Implementing the digit pass with an unstable sort (or a forward placement scan) destroys the ordering established by earlier digits — output looks almost sorted, and tests on small inputs may even pass.

Negative numbers sorted as huge unsigned values

Bit-shifting a two's-complement negative puts it above all positives. Either offset by min first, flip the sign bit, or bucket negatives separately and reverse.

Wrong pass count for the actual key width

Hardcoding 4 byte-passes for values that are 64-bit (or stopping at a fixed digit count in base 10) leaves high digits unsorted. Derive d from the maximum key.

Reusing the count array without zeroing it

Each digit pass needs fresh counts. Forgetting to reset the array between passes accumulates stale tallies and scatters elements out of bounds.

One screen Cheat sheet

Stable counting sort per digit, least significant digit first.

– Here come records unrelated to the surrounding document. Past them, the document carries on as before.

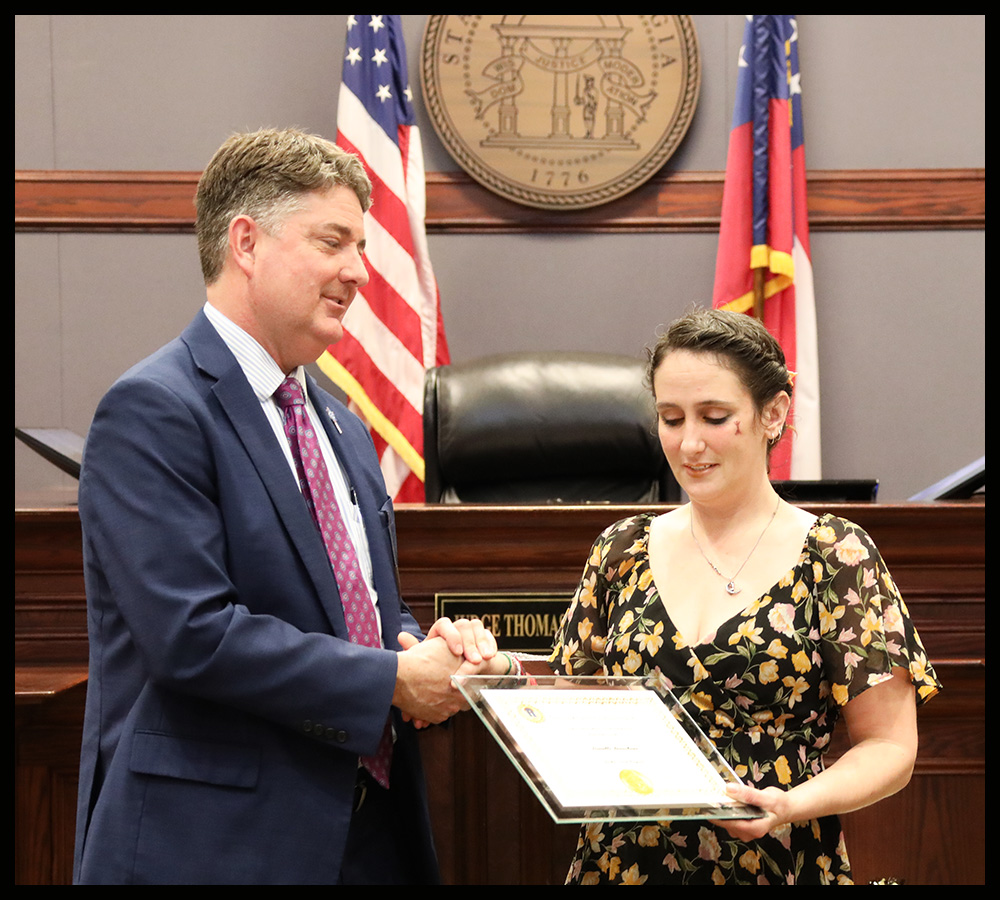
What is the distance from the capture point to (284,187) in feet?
5.25

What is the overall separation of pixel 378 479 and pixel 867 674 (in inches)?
33.3

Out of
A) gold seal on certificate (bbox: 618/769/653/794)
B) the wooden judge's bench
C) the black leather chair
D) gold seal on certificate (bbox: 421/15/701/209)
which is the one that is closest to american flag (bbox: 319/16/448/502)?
gold seal on certificate (bbox: 421/15/701/209)

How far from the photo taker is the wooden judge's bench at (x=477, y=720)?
1.95 meters

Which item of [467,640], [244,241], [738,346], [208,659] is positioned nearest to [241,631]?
[208,659]

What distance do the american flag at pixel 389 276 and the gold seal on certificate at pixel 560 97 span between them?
24 cm

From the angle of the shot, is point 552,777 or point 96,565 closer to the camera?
point 552,777

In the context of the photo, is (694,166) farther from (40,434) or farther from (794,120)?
(40,434)

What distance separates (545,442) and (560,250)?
5.21 feet

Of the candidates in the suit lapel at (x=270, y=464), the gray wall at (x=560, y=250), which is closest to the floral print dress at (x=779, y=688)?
the suit lapel at (x=270, y=464)

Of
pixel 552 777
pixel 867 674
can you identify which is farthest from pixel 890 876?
pixel 552 777

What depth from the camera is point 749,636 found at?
1503 millimetres

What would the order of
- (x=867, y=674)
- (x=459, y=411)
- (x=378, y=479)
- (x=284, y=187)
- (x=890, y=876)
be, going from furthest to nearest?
(x=459, y=411)
(x=890, y=876)
(x=378, y=479)
(x=284, y=187)
(x=867, y=674)

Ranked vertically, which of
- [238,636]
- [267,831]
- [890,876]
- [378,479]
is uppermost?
[378,479]

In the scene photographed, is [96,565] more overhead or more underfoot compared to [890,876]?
more overhead
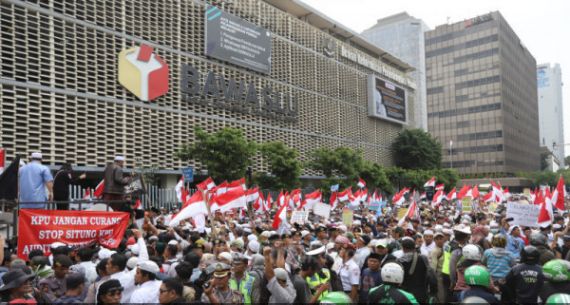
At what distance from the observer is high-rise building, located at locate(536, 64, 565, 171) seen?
17238cm

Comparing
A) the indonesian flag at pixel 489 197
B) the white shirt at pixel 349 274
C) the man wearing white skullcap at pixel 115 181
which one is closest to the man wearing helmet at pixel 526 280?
the white shirt at pixel 349 274

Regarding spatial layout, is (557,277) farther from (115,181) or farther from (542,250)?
(115,181)

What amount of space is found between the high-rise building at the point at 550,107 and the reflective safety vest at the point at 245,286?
186625 millimetres

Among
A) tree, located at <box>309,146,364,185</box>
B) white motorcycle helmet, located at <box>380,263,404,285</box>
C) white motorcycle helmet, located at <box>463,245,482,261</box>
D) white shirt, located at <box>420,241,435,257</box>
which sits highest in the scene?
tree, located at <box>309,146,364,185</box>

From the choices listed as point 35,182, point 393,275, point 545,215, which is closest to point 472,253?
point 393,275

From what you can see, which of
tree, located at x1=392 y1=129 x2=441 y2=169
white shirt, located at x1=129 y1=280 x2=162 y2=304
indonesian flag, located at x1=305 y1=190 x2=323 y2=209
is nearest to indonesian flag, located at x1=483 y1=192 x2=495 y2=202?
indonesian flag, located at x1=305 y1=190 x2=323 y2=209

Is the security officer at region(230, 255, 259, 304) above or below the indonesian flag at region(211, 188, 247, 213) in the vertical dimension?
below

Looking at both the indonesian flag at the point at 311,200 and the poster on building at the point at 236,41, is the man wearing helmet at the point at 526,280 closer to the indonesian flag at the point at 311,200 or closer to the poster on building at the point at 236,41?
the indonesian flag at the point at 311,200

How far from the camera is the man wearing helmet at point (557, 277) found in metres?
5.38

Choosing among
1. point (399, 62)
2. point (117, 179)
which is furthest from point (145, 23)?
point (399, 62)

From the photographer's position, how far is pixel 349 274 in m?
6.85

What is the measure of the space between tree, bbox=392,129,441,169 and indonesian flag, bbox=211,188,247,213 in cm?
4494

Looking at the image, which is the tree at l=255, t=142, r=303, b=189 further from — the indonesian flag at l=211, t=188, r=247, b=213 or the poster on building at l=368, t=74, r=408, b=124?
the poster on building at l=368, t=74, r=408, b=124

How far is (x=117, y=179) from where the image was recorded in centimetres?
1024
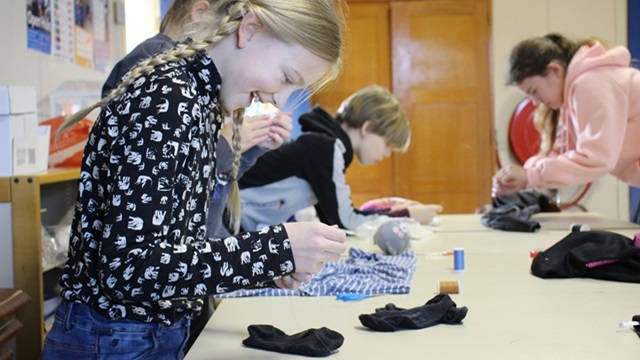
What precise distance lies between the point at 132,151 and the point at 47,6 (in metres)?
1.95

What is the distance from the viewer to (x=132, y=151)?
95 cm

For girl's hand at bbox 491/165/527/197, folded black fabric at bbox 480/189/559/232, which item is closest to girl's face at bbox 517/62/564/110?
girl's hand at bbox 491/165/527/197

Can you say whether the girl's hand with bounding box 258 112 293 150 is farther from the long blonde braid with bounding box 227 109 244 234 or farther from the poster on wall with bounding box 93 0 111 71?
the poster on wall with bounding box 93 0 111 71

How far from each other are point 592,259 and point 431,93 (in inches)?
138

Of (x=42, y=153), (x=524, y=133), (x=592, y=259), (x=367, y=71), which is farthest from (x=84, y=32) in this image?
(x=524, y=133)

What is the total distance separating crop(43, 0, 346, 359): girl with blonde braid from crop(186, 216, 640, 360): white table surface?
14 centimetres

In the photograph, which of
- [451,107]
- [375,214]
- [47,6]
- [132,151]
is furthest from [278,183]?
[451,107]

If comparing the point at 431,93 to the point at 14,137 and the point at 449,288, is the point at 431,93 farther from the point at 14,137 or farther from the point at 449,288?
the point at 449,288

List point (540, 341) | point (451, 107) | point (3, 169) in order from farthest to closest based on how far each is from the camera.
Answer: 1. point (451, 107)
2. point (3, 169)
3. point (540, 341)

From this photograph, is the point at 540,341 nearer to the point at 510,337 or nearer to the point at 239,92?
the point at 510,337

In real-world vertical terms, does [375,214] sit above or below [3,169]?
below

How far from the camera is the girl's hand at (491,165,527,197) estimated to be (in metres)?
2.82

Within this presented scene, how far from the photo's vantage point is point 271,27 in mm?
1092

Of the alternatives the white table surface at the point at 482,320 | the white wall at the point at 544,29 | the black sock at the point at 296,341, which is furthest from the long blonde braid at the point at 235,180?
the white wall at the point at 544,29
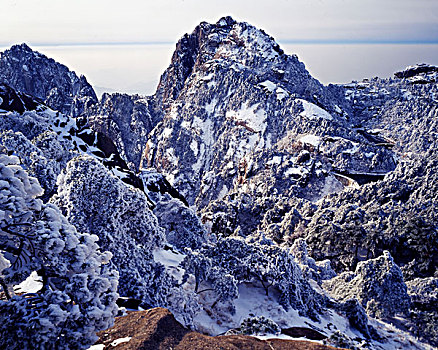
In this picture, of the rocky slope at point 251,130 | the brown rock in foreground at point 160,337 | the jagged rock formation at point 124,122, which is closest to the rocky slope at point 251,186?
the brown rock in foreground at point 160,337

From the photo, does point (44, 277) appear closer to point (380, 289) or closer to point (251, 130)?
point (380, 289)

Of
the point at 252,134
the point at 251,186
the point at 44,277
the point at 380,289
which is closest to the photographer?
the point at 44,277

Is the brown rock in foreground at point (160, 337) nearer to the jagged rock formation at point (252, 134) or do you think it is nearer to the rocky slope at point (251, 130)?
the jagged rock formation at point (252, 134)

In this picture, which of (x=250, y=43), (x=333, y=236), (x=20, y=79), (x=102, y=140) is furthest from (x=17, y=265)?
(x=20, y=79)

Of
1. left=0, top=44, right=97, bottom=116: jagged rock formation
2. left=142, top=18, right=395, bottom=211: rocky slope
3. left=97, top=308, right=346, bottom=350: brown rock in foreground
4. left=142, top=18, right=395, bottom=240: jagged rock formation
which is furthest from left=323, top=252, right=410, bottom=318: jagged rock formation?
left=0, top=44, right=97, bottom=116: jagged rock formation

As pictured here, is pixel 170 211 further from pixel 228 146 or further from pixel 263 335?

Best O(d·(n+k)) · Avg O(d·(n+k)) · Worst O(d·(n+k)) · Space O(n+k)
  • Effectively O(n) for fixed-width integer keys — d and k are constants.
  • Every digit pass must be stable or the algorithm is simply wrong.
  • Base 256 (byte passes) is the practical choice: shift + mask, L1-resident counts.
  • Negatives and floats need order-preserving bit transforms first.
  • Wins over comparison sorts when d < log n — huge n, narrow keys.
  • GPU-friendly: counting passes parallelize almost perfectly.
Pick whenTens of millions of fixed-width integer-like keys and memory for an O(n) buffer.
Avoid whenKeys are arbitrary comparables, very wide relative to n, or memory for a second buffer is unavailable.